** Begin Data provided **

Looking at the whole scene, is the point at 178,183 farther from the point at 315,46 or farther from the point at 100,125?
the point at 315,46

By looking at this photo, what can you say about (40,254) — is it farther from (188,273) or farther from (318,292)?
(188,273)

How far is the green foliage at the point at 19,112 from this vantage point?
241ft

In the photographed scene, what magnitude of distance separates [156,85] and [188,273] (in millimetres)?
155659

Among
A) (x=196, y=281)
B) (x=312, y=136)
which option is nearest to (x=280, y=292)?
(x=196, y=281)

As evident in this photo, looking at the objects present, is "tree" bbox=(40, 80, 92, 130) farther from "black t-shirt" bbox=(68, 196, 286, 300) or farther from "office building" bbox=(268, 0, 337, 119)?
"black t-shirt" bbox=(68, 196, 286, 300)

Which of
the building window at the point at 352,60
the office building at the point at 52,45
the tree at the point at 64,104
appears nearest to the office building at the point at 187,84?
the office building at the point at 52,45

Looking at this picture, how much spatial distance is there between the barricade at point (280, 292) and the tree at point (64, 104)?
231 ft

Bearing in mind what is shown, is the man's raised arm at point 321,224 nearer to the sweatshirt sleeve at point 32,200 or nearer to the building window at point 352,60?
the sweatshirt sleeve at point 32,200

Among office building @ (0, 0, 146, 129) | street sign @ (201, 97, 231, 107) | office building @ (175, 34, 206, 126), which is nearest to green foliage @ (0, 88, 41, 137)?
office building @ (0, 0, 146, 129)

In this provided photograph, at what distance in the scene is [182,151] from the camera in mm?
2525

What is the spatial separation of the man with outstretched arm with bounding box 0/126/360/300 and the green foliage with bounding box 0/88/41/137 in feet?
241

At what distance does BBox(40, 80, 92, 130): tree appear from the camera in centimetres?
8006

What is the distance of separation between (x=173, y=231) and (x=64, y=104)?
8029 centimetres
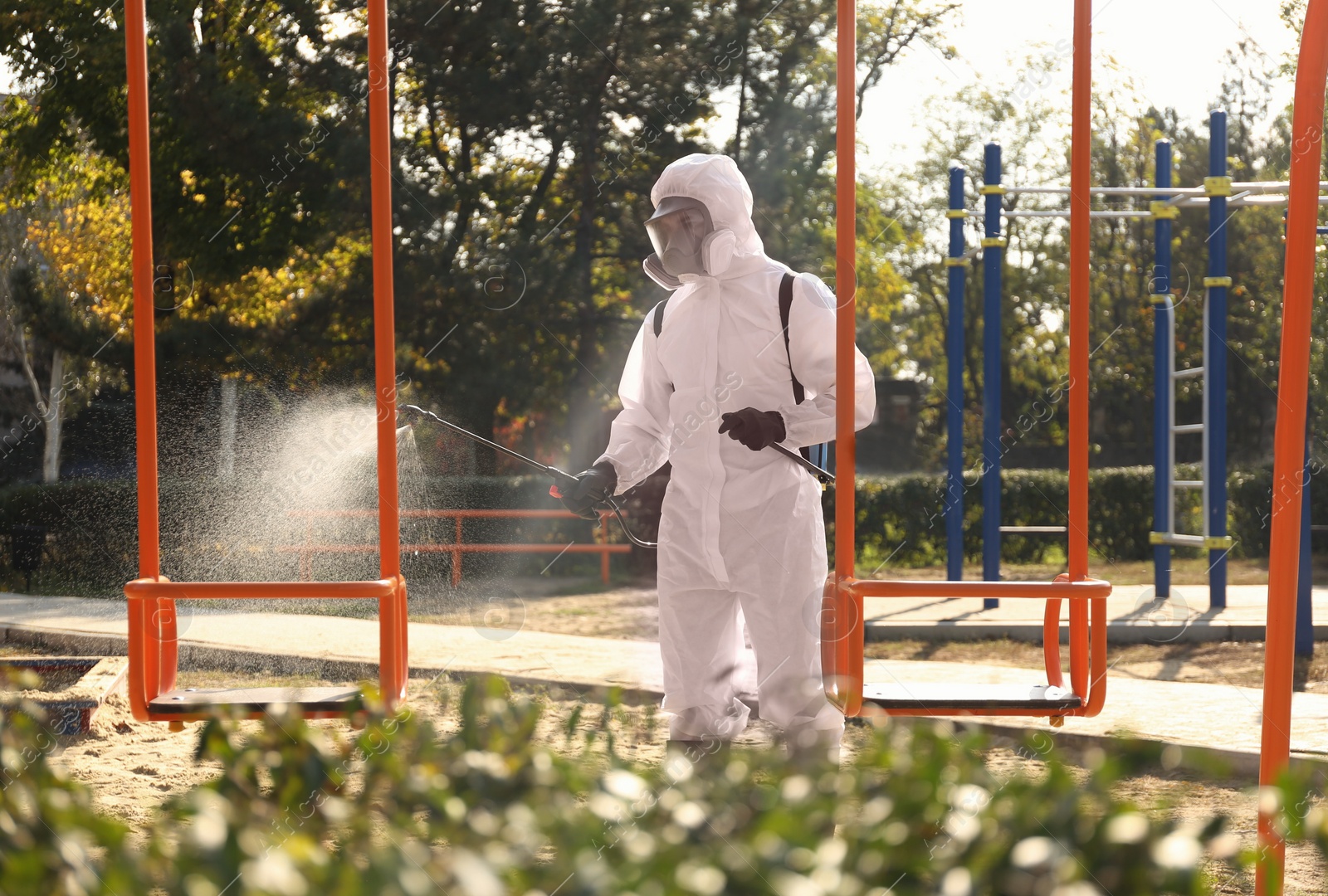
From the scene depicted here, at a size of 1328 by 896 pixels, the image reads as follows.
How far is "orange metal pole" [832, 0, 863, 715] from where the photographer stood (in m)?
2.69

** End Data provided **

Given instruction ->
Reproduce the listing above word for word, starting at the line that contains "What is the distance" and ending at the last line of the listing. Leave the pictures out of your answer.

Solution below ->
What is the distance of separation between (x=173, y=231) and (x=64, y=104)?
8029 centimetres
From the scene depicted here, at a size of 1328 by 896 pixels, the image reads as follows.
How far is "orange metal pole" [832, 0, 863, 715] from where the photographer stood (in m)?
2.69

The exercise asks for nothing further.